Бесстыдство — вот кумир, кому подчинены
Все сверху донизу сословья и чины.
Бесстыдство — вот талант, питающий придворных,
Вояк заносчивых, горластых судей вздорных;
Бесстыдство — вот таран, без коего никак
Нельзя продвинуться нам в свете ни на шаг;
И от прямых заслуг — ни прока, ни почёта,
Пока бесстыдство им не распахнёт ворота.
Но всех бесстыднее наверняка поэт;
Нет жалче существа и неотвязней нет;
Как мушка к мёду льнёт, внезапно ставши смелой,
И как ей ни грози, и что ты с ней ни делай,
Кружит над мискою, пытаясь каждый раз
Отведать хоть чуток, юлит у самых глаз
И лезет под руку, жужжа бесцеремонно,
Покуда не набьёт брюшко своё, сластена!
Так в точности поэт, когда его влечёт
Такое лакомство, как слава и почёт,
Упорно, страстно льнёт к приманке аппетитной,
Присасываясь к ней пиявкой ненасытной.
И вашей добротой вот так же до сих пор
Я злоупотреблял.
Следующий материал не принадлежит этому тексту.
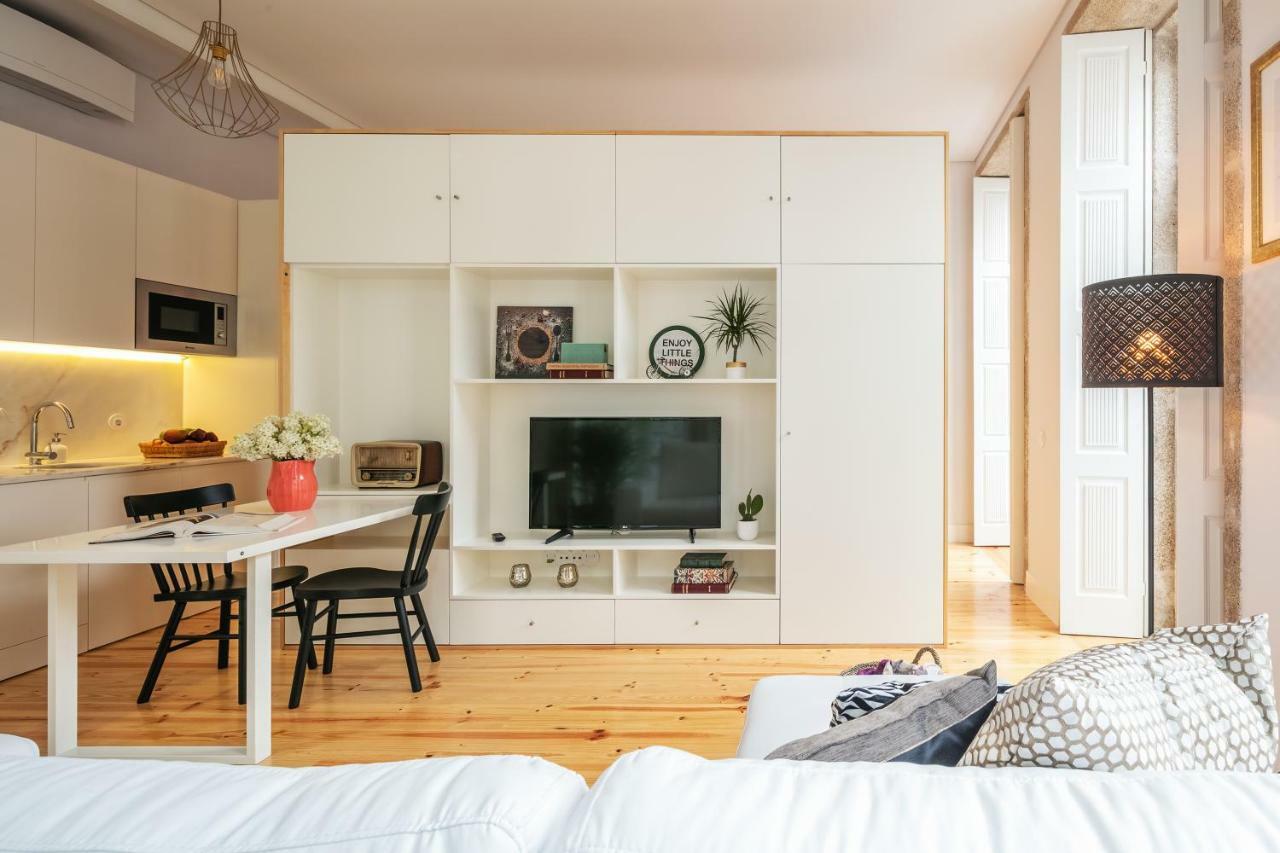 Ferienwohnung Indulge Porto Flats Exterior foto
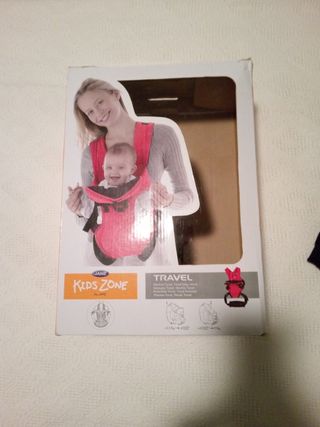 Mochila bebe Jane Travel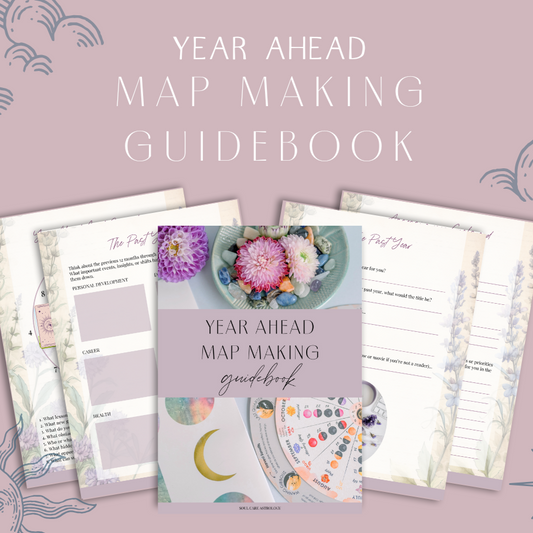 Year Ahead Map Making Guidebook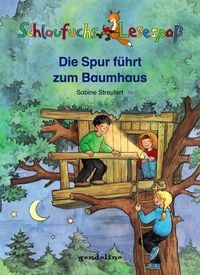 Produktbild: Schlaufuchs Lesespa&szlig;: Die Spur f&uuml;hrt zum Baumhaus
Простите, монсеньор;
Сейчас я вам пишу в сердцах — как бы в припадке
Безумья иль в бреду палящей лихорадки:
Порою человек, несчастьем сокрушён,
Не сознаёт речей, что изрыгает он.
Гнев, честолюбье, стыд и горькие пилюли
Раскаянья — во мне всё так перевернули,
Такой сумятицей отозвались в письме,
Что не могу постичь, в своём ли я уме.
Однако, монсеньор, мне кажется, отчасти
Досаду я избыл, кляня своё несчастье.
И оттого, что смог печаль в стихи облечь,
Немного горести свалил с усталых плеч.